▶ TEXT EXTRACT
-- start --
Friday, July 13, 2007

Getting Multihomed - Parts 1,2

WARNING: This is going to be a long post. You probably won't make it to the end. I guess that's what happens when I go this long without having a blog.

Since moving into our colo in Tampa way back when, Star2Star has been getting blended bandwidth from our colo facility (E-Solutions). First they had three providers (Verizon/MCI/UUnet, Global Crossing, Level3). Then two (Global Crossing, Level3).

Starting in February, Global Crossing started having some big problems. Mostly packet loss in a router in Miami. Not only did it happen frequently, it was bad (%50 - %60 loss). You can imagine what that does for VoIP...

We are obsessed with quality, so about four months ago we decided to get multihomed. Seems easy enough, right? Get the right equipment, order some circuits, do the BGP thing.

Let's start with the good equipment. We have been using the awesome Cisco Catalyst 3750 to form our redundant switch stack (two 3750G-24-TS-1U configured with STP to the colo's 4500). My buddy Anton Kapela at Five9s Data suggested them. How I love these switches:

- Good stacking (Cisco StackWise)
- Good performance (65.7mpps - that's over 65 million packets per second across the backplane)
- Good performance, with features. That's right, you can do QoS, ACLs, etc at wire speed, per port (within the limits of the TCAM, obviously).
- 24 +4 port density in 1U (24 GigE copper + four GBIC slots)
- More router-type functionality (with EMI software image - gives BGP, etc)

So with a little configuration I should be able to use one of these (right now I just grabbed a spare) to form our BGP capable router to aggregate all of these circuits. Remember those great services I talked about before? Remember the tcam? Turns out that it can only handle about 8,000 unicast routes before it starts to drop into software forwarding/otherwise start to act up. Not that big of a surprise, with the current full BGP table on the internet pushing 225K+ routes the 128MB of RAM in the 3750 wouldn't have done much good anyways. With our configuration (providers directly connected, aggregated routes only) 8000 unicast routes should be just fine. Sure we lose some end to end visibility, but it's still better than what we've got now.

It might not be the perfect equipment (it's no VXR, that's for sure) but it should get us started. Now I have to order some circuits...

We take a look at the customers we have now, the providers they have, the big providers in the area, all of that good stuff. We determine we would like to get (in no order):

- Cogent
- Verizon
- Time Warner

Cogent! Yes, I know, Cogent. Cogent sticks out on that list. Let's start with them.

Dealing with the sales guy was great. Very responsive. The price (I'm sure you know) was tough to beat. Even better than price, there was another perk...

Remember that huge global internet routing table I was talking about? There are many advertised networks in it, all with varying sizes. Some are a full Class A (/8), some are less than a Class C (/24). Or are they? It turns out that most providers/network admins/BGP snobs filter any announcement smaller than a full Class C (/24). Make sense. That table is out of control! Router memory is expensive! There is old equipment! What are those less-than-a-full-class-C small fries doing messing with BGP anyways?
-- end --
▶ ITEMS
-- start --
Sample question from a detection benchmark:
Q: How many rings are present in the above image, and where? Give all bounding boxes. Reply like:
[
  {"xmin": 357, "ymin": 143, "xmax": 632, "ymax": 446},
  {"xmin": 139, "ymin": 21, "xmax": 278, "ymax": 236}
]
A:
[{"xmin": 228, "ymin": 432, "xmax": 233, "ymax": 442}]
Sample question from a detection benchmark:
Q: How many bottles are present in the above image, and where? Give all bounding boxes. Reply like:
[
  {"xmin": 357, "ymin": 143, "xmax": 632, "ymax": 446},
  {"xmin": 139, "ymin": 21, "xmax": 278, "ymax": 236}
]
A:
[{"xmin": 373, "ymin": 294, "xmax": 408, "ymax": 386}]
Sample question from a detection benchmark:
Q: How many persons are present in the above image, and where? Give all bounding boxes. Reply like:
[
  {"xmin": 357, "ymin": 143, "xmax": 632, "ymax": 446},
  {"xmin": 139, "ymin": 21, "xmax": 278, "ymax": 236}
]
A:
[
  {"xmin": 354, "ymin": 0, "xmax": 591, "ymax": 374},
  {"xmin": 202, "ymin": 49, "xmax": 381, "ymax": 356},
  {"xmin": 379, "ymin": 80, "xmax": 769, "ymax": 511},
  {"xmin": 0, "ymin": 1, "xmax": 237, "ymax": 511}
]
-- end --
▶ LIST OF TASKS
**A.** Using the multihoming blog post, decide whether each statement agrees with it: (i) the Global Crossing packet loss was mostly in a router in Miami; (ii) the 3750 has 256MB of RAM; (iii) the Cogent sales guy was slow to respond. Answer yes or no for each and quote the deciding words.
**B.** Pick up the multihoming blog post right after its last sentence and continue it.
The records play no part in what comes next.

▶ EXPECTED ANSWERS
**A.**
(i) Yes: "Mostly packet loss in a router in Miami."
(ii) No: "the 128MB of RAM in the 3750"
(iii) No: "Very responsive."

**B.**
What is someone with a currently small network supposed to do if they want to multihome? We need BGP to control our own routing and peer with other networks and providers. We don't have enough machines to justify the current ARIN/ISP policy of %25/%50 utilization for IP addresses to get a full class C.

It turns out that ARIN has been thinking of us. That's why there is ARIN policy 2001-2. This policy, in short, says that if you can prove you are multihoming, your ISP can give you a full Class C no questions asked. Out of the three providers mentioned above Cogent was the only provider that had even heard of this and they were more than happy to do the allocation. Thanks Cogent! (Why does everyone hate them so much?)

Don't get me wrong. I am really interested in IPv6. I know global IPv4 address space is shrinking. Hacks like NAT are running out too and it is only a matter of time before we run out of IP address space and the internet comes to a halt. Whatever. At the rate Star2Star is growing we'll need all of those IPs soon enough. When the internet really needs IPv6 all of the really smart internet god types will figure it out. I'm not worried.

So we have one provider. We have a class C. Now we need to get an ASN. Before we do that, we need to make the various contacts that ARIN requires. I started with applications for the OrgID and NocID (I think - can't remember exactly now). Much to my surprise, the turnaround time on both of these was less than one hour even though I didn't start until about 5:30 PM on a Friday. I guess they don't believe in P.O.E.T.S Day over at ARIN!

We get approved for the ASN in a day or so. Fax in the contract. Give them their $500. Now we need to wait until the good 'ol US Postal Service delivers TWO copies of our signed contract. I guess ARIN really wants to hold us to that one. Don't worry ARIN I promise we'll keep up our end of the deal. You've been great so far. Two days later (USPS Florida -> Virginia) our ASN (15092) is approved and will be in WHOIS the next day. Fantastic!

We order two more circuits. One from Time Warner, one from Verizon/MCI. Time Warner installs the circuit fairly easily. They give us a /30 and everything is good. Now we just need BGP.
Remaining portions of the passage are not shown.